Question for Reuters: Why aren’t you running this story instead of a UK news source? How about some honesty in journalism instead of simply running campaign ads?

Posted by Gordon2352 | Report as abusive
 

The problem with decentralization and being community-based is the lack of standards and accountability. Federal funds will be wasted on make-work, feather-bedding, payroll-padding, and scandals will inevitably emerge. Inevitably creating calls for a crackdown, a single standard comparable across the board, etc. Then when that inevitably fails, we’ll hear calls for decentralization again. The cycle begins, and everyone in each stage acts like it has never happened before.

There is NO solution to the problem of welfare and dependency, because a core portion of the dependent are innately unintelligent, lazy, selfish, impulsive, prone to substance abuse, etc. – much of that genetic. The best thing you can do is to keep the reproduction of that element down as much as possible.

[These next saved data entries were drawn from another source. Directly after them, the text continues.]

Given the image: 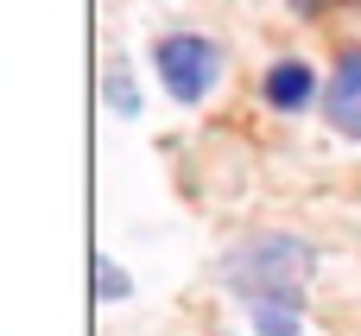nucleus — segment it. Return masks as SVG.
Instances as JSON below:
<instances>
[{
	"label": "nucleus",
	"mask_w": 361,
	"mask_h": 336,
	"mask_svg": "<svg viewBox=\"0 0 361 336\" xmlns=\"http://www.w3.org/2000/svg\"><path fill=\"white\" fill-rule=\"evenodd\" d=\"M222 280L235 299H247L260 336H298L305 311V280H311V248L298 235H254L222 260Z\"/></svg>",
	"instance_id": "obj_1"
},
{
	"label": "nucleus",
	"mask_w": 361,
	"mask_h": 336,
	"mask_svg": "<svg viewBox=\"0 0 361 336\" xmlns=\"http://www.w3.org/2000/svg\"><path fill=\"white\" fill-rule=\"evenodd\" d=\"M152 70H159L165 95L190 108V102H203V95L216 89L222 51H216L209 38H197V32H171V38H159V51H152Z\"/></svg>",
	"instance_id": "obj_2"
},
{
	"label": "nucleus",
	"mask_w": 361,
	"mask_h": 336,
	"mask_svg": "<svg viewBox=\"0 0 361 336\" xmlns=\"http://www.w3.org/2000/svg\"><path fill=\"white\" fill-rule=\"evenodd\" d=\"M324 108H330V127L361 140V51H343L330 89H324Z\"/></svg>",
	"instance_id": "obj_3"
},
{
	"label": "nucleus",
	"mask_w": 361,
	"mask_h": 336,
	"mask_svg": "<svg viewBox=\"0 0 361 336\" xmlns=\"http://www.w3.org/2000/svg\"><path fill=\"white\" fill-rule=\"evenodd\" d=\"M311 89H317V76H311V64H298V57H286V64L267 70V102L286 108V114H298V108L311 102Z\"/></svg>",
	"instance_id": "obj_4"
},
{
	"label": "nucleus",
	"mask_w": 361,
	"mask_h": 336,
	"mask_svg": "<svg viewBox=\"0 0 361 336\" xmlns=\"http://www.w3.org/2000/svg\"><path fill=\"white\" fill-rule=\"evenodd\" d=\"M95 299L102 305H114V299H127V273L108 260V254H95Z\"/></svg>",
	"instance_id": "obj_5"
},
{
	"label": "nucleus",
	"mask_w": 361,
	"mask_h": 336,
	"mask_svg": "<svg viewBox=\"0 0 361 336\" xmlns=\"http://www.w3.org/2000/svg\"><path fill=\"white\" fill-rule=\"evenodd\" d=\"M108 95H114V108H121V114H127V108H133V95H127V76H121V70H114V76H108Z\"/></svg>",
	"instance_id": "obj_6"
},
{
	"label": "nucleus",
	"mask_w": 361,
	"mask_h": 336,
	"mask_svg": "<svg viewBox=\"0 0 361 336\" xmlns=\"http://www.w3.org/2000/svg\"><path fill=\"white\" fill-rule=\"evenodd\" d=\"M317 6H324V0H298V13H317Z\"/></svg>",
	"instance_id": "obj_7"
}]
</instances>
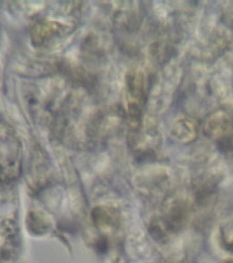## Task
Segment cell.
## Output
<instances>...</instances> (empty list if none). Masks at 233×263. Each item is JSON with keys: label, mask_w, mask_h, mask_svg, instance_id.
I'll list each match as a JSON object with an SVG mask.
<instances>
[{"label": "cell", "mask_w": 233, "mask_h": 263, "mask_svg": "<svg viewBox=\"0 0 233 263\" xmlns=\"http://www.w3.org/2000/svg\"><path fill=\"white\" fill-rule=\"evenodd\" d=\"M226 233H228V234H230V235H233L232 232H231V230H230H230H228V232ZM226 237H227V238H226V239H227V242L225 243H227V245L230 246V243L232 242L233 239H231V237L229 236V235H226Z\"/></svg>", "instance_id": "1"}, {"label": "cell", "mask_w": 233, "mask_h": 263, "mask_svg": "<svg viewBox=\"0 0 233 263\" xmlns=\"http://www.w3.org/2000/svg\"><path fill=\"white\" fill-rule=\"evenodd\" d=\"M227 263H233V262H227Z\"/></svg>", "instance_id": "2"}]
</instances>
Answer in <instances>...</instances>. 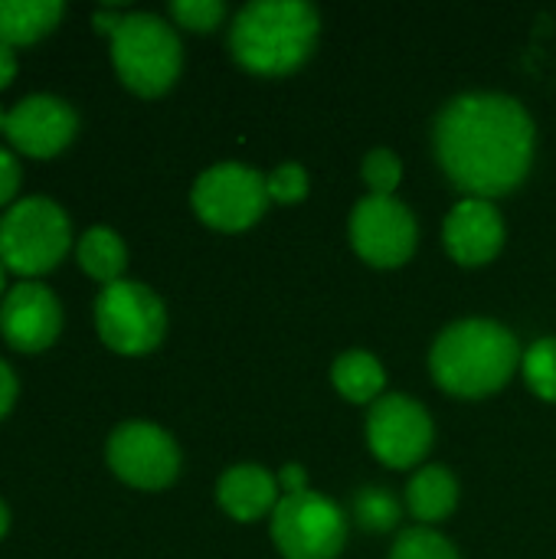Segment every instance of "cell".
<instances>
[{"instance_id": "cell-19", "label": "cell", "mask_w": 556, "mask_h": 559, "mask_svg": "<svg viewBox=\"0 0 556 559\" xmlns=\"http://www.w3.org/2000/svg\"><path fill=\"white\" fill-rule=\"evenodd\" d=\"M79 265L102 285H111L121 278L125 265H128V249L121 242V236L108 226H92L79 236L75 246Z\"/></svg>"}, {"instance_id": "cell-26", "label": "cell", "mask_w": 556, "mask_h": 559, "mask_svg": "<svg viewBox=\"0 0 556 559\" xmlns=\"http://www.w3.org/2000/svg\"><path fill=\"white\" fill-rule=\"evenodd\" d=\"M16 187H20V160L7 147H0V206L13 200Z\"/></svg>"}, {"instance_id": "cell-11", "label": "cell", "mask_w": 556, "mask_h": 559, "mask_svg": "<svg viewBox=\"0 0 556 559\" xmlns=\"http://www.w3.org/2000/svg\"><path fill=\"white\" fill-rule=\"evenodd\" d=\"M367 442L383 465L413 468L433 449V419L410 396H380L367 419Z\"/></svg>"}, {"instance_id": "cell-25", "label": "cell", "mask_w": 556, "mask_h": 559, "mask_svg": "<svg viewBox=\"0 0 556 559\" xmlns=\"http://www.w3.org/2000/svg\"><path fill=\"white\" fill-rule=\"evenodd\" d=\"M265 193L275 203H298L308 197V174L301 164H282L265 177Z\"/></svg>"}, {"instance_id": "cell-13", "label": "cell", "mask_w": 556, "mask_h": 559, "mask_svg": "<svg viewBox=\"0 0 556 559\" xmlns=\"http://www.w3.org/2000/svg\"><path fill=\"white\" fill-rule=\"evenodd\" d=\"M62 328L59 298L39 282L13 285L0 301V334L13 350H46Z\"/></svg>"}, {"instance_id": "cell-14", "label": "cell", "mask_w": 556, "mask_h": 559, "mask_svg": "<svg viewBox=\"0 0 556 559\" xmlns=\"http://www.w3.org/2000/svg\"><path fill=\"white\" fill-rule=\"evenodd\" d=\"M446 249L459 265H488L505 246V219L492 200L465 197L446 219Z\"/></svg>"}, {"instance_id": "cell-2", "label": "cell", "mask_w": 556, "mask_h": 559, "mask_svg": "<svg viewBox=\"0 0 556 559\" xmlns=\"http://www.w3.org/2000/svg\"><path fill=\"white\" fill-rule=\"evenodd\" d=\"M521 360L524 354L518 337L498 321L485 318H469L446 328L429 354L436 383L459 400H482L498 393L514 377Z\"/></svg>"}, {"instance_id": "cell-23", "label": "cell", "mask_w": 556, "mask_h": 559, "mask_svg": "<svg viewBox=\"0 0 556 559\" xmlns=\"http://www.w3.org/2000/svg\"><path fill=\"white\" fill-rule=\"evenodd\" d=\"M360 174H364V183L370 187L374 197H393L400 180H403V164H400V157L393 151L377 147V151H370L364 157Z\"/></svg>"}, {"instance_id": "cell-15", "label": "cell", "mask_w": 556, "mask_h": 559, "mask_svg": "<svg viewBox=\"0 0 556 559\" xmlns=\"http://www.w3.org/2000/svg\"><path fill=\"white\" fill-rule=\"evenodd\" d=\"M216 501L233 521L252 524L279 508L282 488H279V478H272L259 465H233L223 472L216 485Z\"/></svg>"}, {"instance_id": "cell-5", "label": "cell", "mask_w": 556, "mask_h": 559, "mask_svg": "<svg viewBox=\"0 0 556 559\" xmlns=\"http://www.w3.org/2000/svg\"><path fill=\"white\" fill-rule=\"evenodd\" d=\"M72 242L66 210L49 197H23L0 216V262L20 275H43Z\"/></svg>"}, {"instance_id": "cell-1", "label": "cell", "mask_w": 556, "mask_h": 559, "mask_svg": "<svg viewBox=\"0 0 556 559\" xmlns=\"http://www.w3.org/2000/svg\"><path fill=\"white\" fill-rule=\"evenodd\" d=\"M446 177L475 200L511 193L534 160V121L521 102L495 92L452 98L433 131Z\"/></svg>"}, {"instance_id": "cell-4", "label": "cell", "mask_w": 556, "mask_h": 559, "mask_svg": "<svg viewBox=\"0 0 556 559\" xmlns=\"http://www.w3.org/2000/svg\"><path fill=\"white\" fill-rule=\"evenodd\" d=\"M111 62L131 92L154 98L177 82L184 46L167 20L154 13H125L111 29Z\"/></svg>"}, {"instance_id": "cell-6", "label": "cell", "mask_w": 556, "mask_h": 559, "mask_svg": "<svg viewBox=\"0 0 556 559\" xmlns=\"http://www.w3.org/2000/svg\"><path fill=\"white\" fill-rule=\"evenodd\" d=\"M95 328L111 350L138 357L164 341L167 311L147 285L118 278L95 298Z\"/></svg>"}, {"instance_id": "cell-30", "label": "cell", "mask_w": 556, "mask_h": 559, "mask_svg": "<svg viewBox=\"0 0 556 559\" xmlns=\"http://www.w3.org/2000/svg\"><path fill=\"white\" fill-rule=\"evenodd\" d=\"M7 527H10V511H7V504L0 501V537L7 534Z\"/></svg>"}, {"instance_id": "cell-12", "label": "cell", "mask_w": 556, "mask_h": 559, "mask_svg": "<svg viewBox=\"0 0 556 559\" xmlns=\"http://www.w3.org/2000/svg\"><path fill=\"white\" fill-rule=\"evenodd\" d=\"M79 131L75 108L49 92H33L20 98L3 121V134L26 157H52L59 154Z\"/></svg>"}, {"instance_id": "cell-32", "label": "cell", "mask_w": 556, "mask_h": 559, "mask_svg": "<svg viewBox=\"0 0 556 559\" xmlns=\"http://www.w3.org/2000/svg\"><path fill=\"white\" fill-rule=\"evenodd\" d=\"M0 295H3V262H0Z\"/></svg>"}, {"instance_id": "cell-21", "label": "cell", "mask_w": 556, "mask_h": 559, "mask_svg": "<svg viewBox=\"0 0 556 559\" xmlns=\"http://www.w3.org/2000/svg\"><path fill=\"white\" fill-rule=\"evenodd\" d=\"M390 559H459V550L433 527H410L397 537Z\"/></svg>"}, {"instance_id": "cell-27", "label": "cell", "mask_w": 556, "mask_h": 559, "mask_svg": "<svg viewBox=\"0 0 556 559\" xmlns=\"http://www.w3.org/2000/svg\"><path fill=\"white\" fill-rule=\"evenodd\" d=\"M16 403V373L10 370L7 360H0V419L13 409Z\"/></svg>"}, {"instance_id": "cell-17", "label": "cell", "mask_w": 556, "mask_h": 559, "mask_svg": "<svg viewBox=\"0 0 556 559\" xmlns=\"http://www.w3.org/2000/svg\"><path fill=\"white\" fill-rule=\"evenodd\" d=\"M62 10V0H0V43H36L59 23Z\"/></svg>"}, {"instance_id": "cell-24", "label": "cell", "mask_w": 556, "mask_h": 559, "mask_svg": "<svg viewBox=\"0 0 556 559\" xmlns=\"http://www.w3.org/2000/svg\"><path fill=\"white\" fill-rule=\"evenodd\" d=\"M170 16L180 26L193 29V33H210V29H216L223 23L226 7L220 0H174L170 3Z\"/></svg>"}, {"instance_id": "cell-10", "label": "cell", "mask_w": 556, "mask_h": 559, "mask_svg": "<svg viewBox=\"0 0 556 559\" xmlns=\"http://www.w3.org/2000/svg\"><path fill=\"white\" fill-rule=\"evenodd\" d=\"M351 242L377 269H400L416 252V219L397 197H364L351 213Z\"/></svg>"}, {"instance_id": "cell-29", "label": "cell", "mask_w": 556, "mask_h": 559, "mask_svg": "<svg viewBox=\"0 0 556 559\" xmlns=\"http://www.w3.org/2000/svg\"><path fill=\"white\" fill-rule=\"evenodd\" d=\"M13 75H16V52H13V46L0 43V88H3Z\"/></svg>"}, {"instance_id": "cell-8", "label": "cell", "mask_w": 556, "mask_h": 559, "mask_svg": "<svg viewBox=\"0 0 556 559\" xmlns=\"http://www.w3.org/2000/svg\"><path fill=\"white\" fill-rule=\"evenodd\" d=\"M197 216L220 233H242L265 213L269 193L265 177L242 164H216L203 170L193 183Z\"/></svg>"}, {"instance_id": "cell-18", "label": "cell", "mask_w": 556, "mask_h": 559, "mask_svg": "<svg viewBox=\"0 0 556 559\" xmlns=\"http://www.w3.org/2000/svg\"><path fill=\"white\" fill-rule=\"evenodd\" d=\"M331 380H334V390L351 403H377L387 386V373L380 360L367 350L341 354L331 367Z\"/></svg>"}, {"instance_id": "cell-31", "label": "cell", "mask_w": 556, "mask_h": 559, "mask_svg": "<svg viewBox=\"0 0 556 559\" xmlns=\"http://www.w3.org/2000/svg\"><path fill=\"white\" fill-rule=\"evenodd\" d=\"M3 121H7V111L0 108V131H3Z\"/></svg>"}, {"instance_id": "cell-22", "label": "cell", "mask_w": 556, "mask_h": 559, "mask_svg": "<svg viewBox=\"0 0 556 559\" xmlns=\"http://www.w3.org/2000/svg\"><path fill=\"white\" fill-rule=\"evenodd\" d=\"M354 518L367 531H390L393 524H400V504L383 488H364L354 498Z\"/></svg>"}, {"instance_id": "cell-7", "label": "cell", "mask_w": 556, "mask_h": 559, "mask_svg": "<svg viewBox=\"0 0 556 559\" xmlns=\"http://www.w3.org/2000/svg\"><path fill=\"white\" fill-rule=\"evenodd\" d=\"M272 540L285 559H334L347 540L344 511L308 488L282 495L272 511Z\"/></svg>"}, {"instance_id": "cell-16", "label": "cell", "mask_w": 556, "mask_h": 559, "mask_svg": "<svg viewBox=\"0 0 556 559\" xmlns=\"http://www.w3.org/2000/svg\"><path fill=\"white\" fill-rule=\"evenodd\" d=\"M456 501H459V485L452 472L442 465H426L423 472L413 475L406 488V508L423 527L449 518L456 511Z\"/></svg>"}, {"instance_id": "cell-3", "label": "cell", "mask_w": 556, "mask_h": 559, "mask_svg": "<svg viewBox=\"0 0 556 559\" xmlns=\"http://www.w3.org/2000/svg\"><path fill=\"white\" fill-rule=\"evenodd\" d=\"M321 16L301 0L246 3L229 29L233 59L256 75H288L315 49Z\"/></svg>"}, {"instance_id": "cell-28", "label": "cell", "mask_w": 556, "mask_h": 559, "mask_svg": "<svg viewBox=\"0 0 556 559\" xmlns=\"http://www.w3.org/2000/svg\"><path fill=\"white\" fill-rule=\"evenodd\" d=\"M279 488H282V495H298V491H305V472H301L298 465H285L282 475H279Z\"/></svg>"}, {"instance_id": "cell-9", "label": "cell", "mask_w": 556, "mask_h": 559, "mask_svg": "<svg viewBox=\"0 0 556 559\" xmlns=\"http://www.w3.org/2000/svg\"><path fill=\"white\" fill-rule=\"evenodd\" d=\"M108 465L111 472L141 491H161L174 485L180 472V449L177 442L154 423H121L108 436Z\"/></svg>"}, {"instance_id": "cell-20", "label": "cell", "mask_w": 556, "mask_h": 559, "mask_svg": "<svg viewBox=\"0 0 556 559\" xmlns=\"http://www.w3.org/2000/svg\"><path fill=\"white\" fill-rule=\"evenodd\" d=\"M521 370H524V380L528 386L547 400L556 403V337H541L528 347L524 360H521Z\"/></svg>"}]
</instances>
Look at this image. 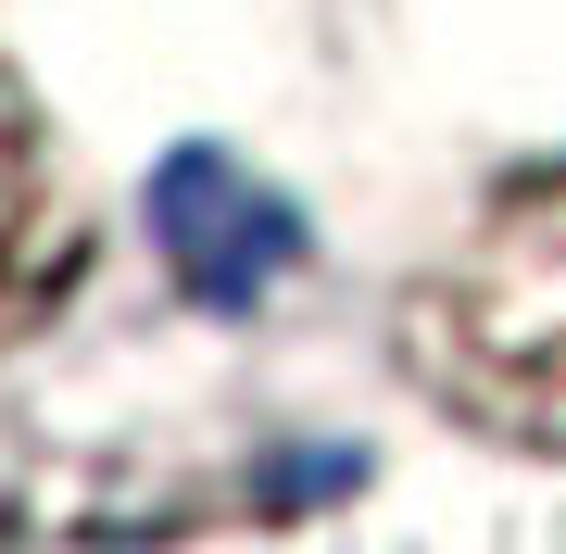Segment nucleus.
<instances>
[{"label": "nucleus", "mask_w": 566, "mask_h": 554, "mask_svg": "<svg viewBox=\"0 0 566 554\" xmlns=\"http://www.w3.org/2000/svg\"><path fill=\"white\" fill-rule=\"evenodd\" d=\"M164 240H177V278H189V290H214V303H252V290L277 278L290 227H277V202H264L240 165L189 151V165L164 177Z\"/></svg>", "instance_id": "7ed1b4c3"}, {"label": "nucleus", "mask_w": 566, "mask_h": 554, "mask_svg": "<svg viewBox=\"0 0 566 554\" xmlns=\"http://www.w3.org/2000/svg\"><path fill=\"white\" fill-rule=\"evenodd\" d=\"M390 366L428 416L566 467V151L491 177L390 315Z\"/></svg>", "instance_id": "f257e3e1"}, {"label": "nucleus", "mask_w": 566, "mask_h": 554, "mask_svg": "<svg viewBox=\"0 0 566 554\" xmlns=\"http://www.w3.org/2000/svg\"><path fill=\"white\" fill-rule=\"evenodd\" d=\"M88 278V189L51 151V114L25 102L13 51H0V353L39 341Z\"/></svg>", "instance_id": "f03ea898"}]
</instances>
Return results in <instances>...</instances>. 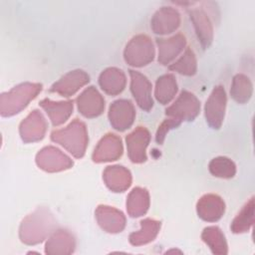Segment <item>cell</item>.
Listing matches in <instances>:
<instances>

We should mandate that those who are unwilling or unable to care for themselves have to go on lasting and ongoing contraceptives. When they get on their feet they are of course free to get themselves off those solutions, but we should make contraception a condition of welfare. Those who want to make welfare a lifelong lifestyle would then at least not be continuing it for another generation. The proportion of our population that is prone to such outcomes would decrease sharply.

Posted by Carney3 | Report as abusive
 

So….. Does Paul Ryan support the stimulus, or oppose it?

Posted by AlkalineState | Report as abusive
 

@ Carney3 –

Why waste all that money on those who cannot be weaned from welfare and dependency?

Why not go straight to the “final solution” as Nazi Germany did?

We should also include, not only those on welfare since that is only the tip of the iceberg, but anyone who cannot contribute to society by working.

For example, as you pointed out anyone with a genetic disease that uses up excess medical care should be included, especially children with genetically inherited diseases that offer no positive prognosis, disabled people, those in prison (since they have shown they cannot function in society), those in mental hospitals, those whose IQ is below the norm, and of course we need to begin “selective breeding” to improve the race.

Posted by Gordon2352 | Report as abusive
 

@ Carney3;
Are you a descendant of Adolf Hitler ?
You sure sound like one…

Posted by EthicsIntl | Report as abusive
 

@ Carney3 –

I was merely pointing out the logical inconsistencies in your argument that some people are genetically inferior.

Actually, your argument sounds a lot more like Adolph Hitler’s than mine.